**Challenge A:**
Reproduce the records from the line containing "How far from (572,419)" through the last line of the records, both ends included, with every line unchanged.

**Reading text:**
---*---

AWS EMR HBase Bulk Load

I developed a Map Reduce program to make HBase Bulk Loading using the technique explained in this Cloudera article : https://blog.cloudera.com/blog/2013/09/how-to-use-hbase-bulk-loading-and-why/.
On our previous on-prem Cloudera Hadoop cluster, it was working very well. Now, we are moving to AWS. I don't manage to make this program work on AWS EMR cluster.
EMR details :
Release label:emr-5.16.0
Hadoop distribution:Amazon 2.8.4
Applications:Spark 2.3.1, HBase 1.4.4
Master : m4.4xlarge
Nodes : 12 x m4.4xlarge
Here is the code of my Driver
Job job = Job.getInstance(getConf());
job.setJobName("My job");
job.setJarByClass(getClass());
// Input
FileInputFormat.setInputPaths(job, input);
// Mapper
job.setMapperClass(MyMapper.class);
job.setInputFormatClass(ExampleInputFormat.class);
job.setMapOutputKeyClass(ImmutableBytesWritable.class);
job.setMapOutputValueClass(Put.class);
// Reducer : Auto configure partitioner and reducer
Table table = HBaseCnx.getConnection().getTable(TABLE_NAME);
RegionLocator regionLocator = HBaseCnx.getConnection().getRegionLocator(TABLE_NAME);
HFileOutputFormat2.configureIncrementalLoad(job, table, regionLocator);
// Output
Path out = new Path(output);
FileOutputFormat.setOutputPath(job, out);
// Launch the MR job
logger.debug("Start - Map Reduce job to produce HFiles");
boolean b = job.waitForCompletion(true);
if (!b) throw new RuntimeException("FAIL - Produce HFiles for HBase bulk load");
logger.debug("End - Map Reduce job to produce HFiles");
// Make the output HFiles usable by HBase (permissions)

---*---

**Data shown:**
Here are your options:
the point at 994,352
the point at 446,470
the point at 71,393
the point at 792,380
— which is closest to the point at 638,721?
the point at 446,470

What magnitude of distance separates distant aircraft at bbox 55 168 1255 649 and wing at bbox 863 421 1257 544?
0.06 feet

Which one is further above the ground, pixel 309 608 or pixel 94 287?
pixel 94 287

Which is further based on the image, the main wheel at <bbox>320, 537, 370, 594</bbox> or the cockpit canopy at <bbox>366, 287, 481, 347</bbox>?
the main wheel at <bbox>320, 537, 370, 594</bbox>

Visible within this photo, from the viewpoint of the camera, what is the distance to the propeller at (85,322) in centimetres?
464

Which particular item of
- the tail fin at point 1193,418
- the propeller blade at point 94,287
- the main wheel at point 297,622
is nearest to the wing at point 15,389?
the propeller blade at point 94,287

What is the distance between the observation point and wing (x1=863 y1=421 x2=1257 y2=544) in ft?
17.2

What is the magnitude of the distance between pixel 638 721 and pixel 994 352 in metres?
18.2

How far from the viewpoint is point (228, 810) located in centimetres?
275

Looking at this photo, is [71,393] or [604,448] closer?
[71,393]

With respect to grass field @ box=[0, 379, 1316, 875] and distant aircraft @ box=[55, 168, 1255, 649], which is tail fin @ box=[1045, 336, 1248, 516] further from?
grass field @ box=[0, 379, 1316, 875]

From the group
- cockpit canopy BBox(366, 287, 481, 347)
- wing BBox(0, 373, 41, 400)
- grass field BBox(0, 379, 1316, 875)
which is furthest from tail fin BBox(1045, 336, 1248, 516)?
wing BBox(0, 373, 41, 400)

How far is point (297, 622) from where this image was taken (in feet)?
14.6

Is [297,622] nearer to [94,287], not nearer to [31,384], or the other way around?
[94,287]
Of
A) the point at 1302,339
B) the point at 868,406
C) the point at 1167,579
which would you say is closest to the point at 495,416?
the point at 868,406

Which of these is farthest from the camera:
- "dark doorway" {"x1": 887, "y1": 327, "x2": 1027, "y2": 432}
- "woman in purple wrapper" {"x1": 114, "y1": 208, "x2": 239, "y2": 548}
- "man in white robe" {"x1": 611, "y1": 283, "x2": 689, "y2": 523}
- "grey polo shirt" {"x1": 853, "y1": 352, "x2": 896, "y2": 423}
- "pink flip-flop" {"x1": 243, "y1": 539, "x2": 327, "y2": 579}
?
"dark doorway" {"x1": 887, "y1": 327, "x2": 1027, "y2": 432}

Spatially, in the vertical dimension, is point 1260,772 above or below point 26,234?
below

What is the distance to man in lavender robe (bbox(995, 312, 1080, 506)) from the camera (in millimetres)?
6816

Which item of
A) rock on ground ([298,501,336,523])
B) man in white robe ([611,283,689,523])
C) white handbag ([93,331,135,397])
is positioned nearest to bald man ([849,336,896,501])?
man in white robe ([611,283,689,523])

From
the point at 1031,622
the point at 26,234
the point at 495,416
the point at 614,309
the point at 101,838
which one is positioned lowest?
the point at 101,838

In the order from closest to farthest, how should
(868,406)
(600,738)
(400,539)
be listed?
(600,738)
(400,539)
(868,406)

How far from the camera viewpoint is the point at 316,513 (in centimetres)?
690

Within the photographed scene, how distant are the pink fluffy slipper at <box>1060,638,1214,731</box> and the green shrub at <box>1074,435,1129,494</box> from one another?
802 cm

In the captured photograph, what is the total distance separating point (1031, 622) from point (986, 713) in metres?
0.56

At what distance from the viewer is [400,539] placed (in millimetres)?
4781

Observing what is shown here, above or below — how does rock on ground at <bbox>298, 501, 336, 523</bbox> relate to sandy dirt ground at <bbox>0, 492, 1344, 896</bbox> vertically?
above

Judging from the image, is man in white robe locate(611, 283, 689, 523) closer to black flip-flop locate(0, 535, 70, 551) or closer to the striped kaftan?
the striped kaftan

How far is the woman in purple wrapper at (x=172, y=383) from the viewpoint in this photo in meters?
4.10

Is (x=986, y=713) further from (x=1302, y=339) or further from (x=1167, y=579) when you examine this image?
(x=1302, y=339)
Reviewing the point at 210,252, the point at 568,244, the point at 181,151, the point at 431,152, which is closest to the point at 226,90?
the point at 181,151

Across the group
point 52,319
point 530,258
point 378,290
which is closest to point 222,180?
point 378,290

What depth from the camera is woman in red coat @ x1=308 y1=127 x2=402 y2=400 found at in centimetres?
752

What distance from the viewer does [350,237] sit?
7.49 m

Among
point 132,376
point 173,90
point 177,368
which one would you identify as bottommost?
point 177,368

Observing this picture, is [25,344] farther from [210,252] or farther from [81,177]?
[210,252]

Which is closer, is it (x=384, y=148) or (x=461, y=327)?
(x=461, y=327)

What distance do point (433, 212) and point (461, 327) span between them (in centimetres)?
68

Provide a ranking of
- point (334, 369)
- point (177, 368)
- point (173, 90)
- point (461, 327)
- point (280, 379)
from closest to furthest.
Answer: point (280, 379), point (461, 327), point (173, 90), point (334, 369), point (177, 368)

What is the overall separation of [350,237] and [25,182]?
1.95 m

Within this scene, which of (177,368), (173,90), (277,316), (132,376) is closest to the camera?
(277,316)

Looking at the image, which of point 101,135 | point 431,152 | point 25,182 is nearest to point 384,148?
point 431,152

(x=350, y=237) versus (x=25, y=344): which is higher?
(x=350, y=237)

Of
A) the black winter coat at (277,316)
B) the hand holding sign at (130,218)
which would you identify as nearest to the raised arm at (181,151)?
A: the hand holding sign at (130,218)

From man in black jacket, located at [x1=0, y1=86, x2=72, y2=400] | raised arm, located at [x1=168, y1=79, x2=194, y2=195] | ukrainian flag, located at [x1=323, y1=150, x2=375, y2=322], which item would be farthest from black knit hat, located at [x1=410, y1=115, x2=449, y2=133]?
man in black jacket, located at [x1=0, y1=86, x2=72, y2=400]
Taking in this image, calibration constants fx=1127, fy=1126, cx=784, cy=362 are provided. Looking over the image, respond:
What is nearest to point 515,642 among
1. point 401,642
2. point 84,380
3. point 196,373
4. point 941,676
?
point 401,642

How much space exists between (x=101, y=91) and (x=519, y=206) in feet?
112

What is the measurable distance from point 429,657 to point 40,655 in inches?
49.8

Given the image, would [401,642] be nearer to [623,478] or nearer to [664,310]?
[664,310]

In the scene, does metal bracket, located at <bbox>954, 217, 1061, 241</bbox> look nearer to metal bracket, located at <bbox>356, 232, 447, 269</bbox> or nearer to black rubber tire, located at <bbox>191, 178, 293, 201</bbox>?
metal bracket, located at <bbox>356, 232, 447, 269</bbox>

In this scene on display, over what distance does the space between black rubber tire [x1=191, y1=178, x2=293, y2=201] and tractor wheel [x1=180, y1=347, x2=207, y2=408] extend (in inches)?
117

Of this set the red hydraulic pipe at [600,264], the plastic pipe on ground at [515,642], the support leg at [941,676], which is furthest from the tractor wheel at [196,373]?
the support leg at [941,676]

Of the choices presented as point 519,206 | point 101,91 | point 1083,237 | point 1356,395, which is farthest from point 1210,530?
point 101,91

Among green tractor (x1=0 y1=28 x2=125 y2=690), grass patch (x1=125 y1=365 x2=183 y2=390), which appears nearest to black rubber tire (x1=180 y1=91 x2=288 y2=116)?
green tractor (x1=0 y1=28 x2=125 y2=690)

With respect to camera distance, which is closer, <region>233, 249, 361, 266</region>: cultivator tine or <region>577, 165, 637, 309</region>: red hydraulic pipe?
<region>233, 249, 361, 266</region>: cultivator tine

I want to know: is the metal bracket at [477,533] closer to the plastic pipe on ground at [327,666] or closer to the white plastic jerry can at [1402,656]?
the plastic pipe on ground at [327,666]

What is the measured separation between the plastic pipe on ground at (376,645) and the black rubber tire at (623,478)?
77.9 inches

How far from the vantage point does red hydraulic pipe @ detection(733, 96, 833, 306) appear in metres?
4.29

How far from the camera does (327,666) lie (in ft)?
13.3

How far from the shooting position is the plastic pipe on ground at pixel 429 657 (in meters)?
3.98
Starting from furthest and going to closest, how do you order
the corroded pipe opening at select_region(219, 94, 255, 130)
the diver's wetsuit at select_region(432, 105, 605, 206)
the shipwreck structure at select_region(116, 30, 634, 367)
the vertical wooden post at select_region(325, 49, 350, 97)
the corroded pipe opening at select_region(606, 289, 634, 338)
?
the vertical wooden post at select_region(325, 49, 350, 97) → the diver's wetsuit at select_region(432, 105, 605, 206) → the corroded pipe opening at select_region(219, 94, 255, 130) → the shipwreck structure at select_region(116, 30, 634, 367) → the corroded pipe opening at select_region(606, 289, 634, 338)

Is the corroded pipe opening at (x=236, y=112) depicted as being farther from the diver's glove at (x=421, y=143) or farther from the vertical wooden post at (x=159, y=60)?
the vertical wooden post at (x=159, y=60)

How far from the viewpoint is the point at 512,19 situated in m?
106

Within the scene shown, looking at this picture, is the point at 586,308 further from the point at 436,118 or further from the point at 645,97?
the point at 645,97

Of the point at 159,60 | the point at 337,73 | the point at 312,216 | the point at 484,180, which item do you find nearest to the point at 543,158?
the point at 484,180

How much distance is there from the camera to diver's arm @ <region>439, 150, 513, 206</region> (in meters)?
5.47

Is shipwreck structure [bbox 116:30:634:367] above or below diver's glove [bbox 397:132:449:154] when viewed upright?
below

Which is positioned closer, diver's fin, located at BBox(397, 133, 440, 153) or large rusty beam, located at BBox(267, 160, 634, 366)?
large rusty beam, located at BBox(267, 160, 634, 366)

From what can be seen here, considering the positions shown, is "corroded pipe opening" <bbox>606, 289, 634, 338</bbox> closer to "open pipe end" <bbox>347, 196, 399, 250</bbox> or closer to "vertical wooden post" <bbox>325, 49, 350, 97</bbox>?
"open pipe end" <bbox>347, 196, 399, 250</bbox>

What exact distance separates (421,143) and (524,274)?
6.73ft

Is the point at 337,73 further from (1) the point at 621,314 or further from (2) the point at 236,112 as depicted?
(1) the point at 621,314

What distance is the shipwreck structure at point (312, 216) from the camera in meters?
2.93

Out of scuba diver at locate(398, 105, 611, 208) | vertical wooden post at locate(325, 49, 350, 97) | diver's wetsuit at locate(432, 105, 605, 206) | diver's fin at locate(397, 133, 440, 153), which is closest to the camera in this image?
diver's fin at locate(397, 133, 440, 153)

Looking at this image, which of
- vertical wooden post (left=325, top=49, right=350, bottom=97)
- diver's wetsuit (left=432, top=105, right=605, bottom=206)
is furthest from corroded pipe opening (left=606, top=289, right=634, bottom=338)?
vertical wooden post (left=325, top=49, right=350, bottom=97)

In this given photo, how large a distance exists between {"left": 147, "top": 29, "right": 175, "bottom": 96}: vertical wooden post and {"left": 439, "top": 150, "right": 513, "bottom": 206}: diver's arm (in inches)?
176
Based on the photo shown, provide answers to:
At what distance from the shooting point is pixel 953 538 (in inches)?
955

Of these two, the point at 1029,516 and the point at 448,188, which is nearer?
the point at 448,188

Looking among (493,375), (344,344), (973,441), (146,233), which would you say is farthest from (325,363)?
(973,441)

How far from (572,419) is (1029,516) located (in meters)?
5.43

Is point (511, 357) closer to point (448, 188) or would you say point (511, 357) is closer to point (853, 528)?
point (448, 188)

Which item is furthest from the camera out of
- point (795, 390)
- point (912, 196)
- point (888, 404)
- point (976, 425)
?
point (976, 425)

---*---

**Challenge B:**
Answer these questions about the HBase bulk loading post:
(i) What release label does the EMR cluster use?
(ii) How many nodes does the cluster have, and of what instance type?
(iii) What name does the driver code give the job?

**Right answer A:**
How far from (572,419) is (1029,516) located (in meters)?
5.43

Is point (511, 357) closer to point (448, 188) or would you say point (511, 357) is closer to point (853, 528)?
point (448, 188)

Which item is furthest from the camera out of
- point (795, 390)
- point (912, 196)
- point (888, 404)
- point (976, 425)
?
point (976, 425)

**Right answer B:**
(i) emr-5.16.0
(ii) 12 nodes, m4.4xlarge
(iii) "My job"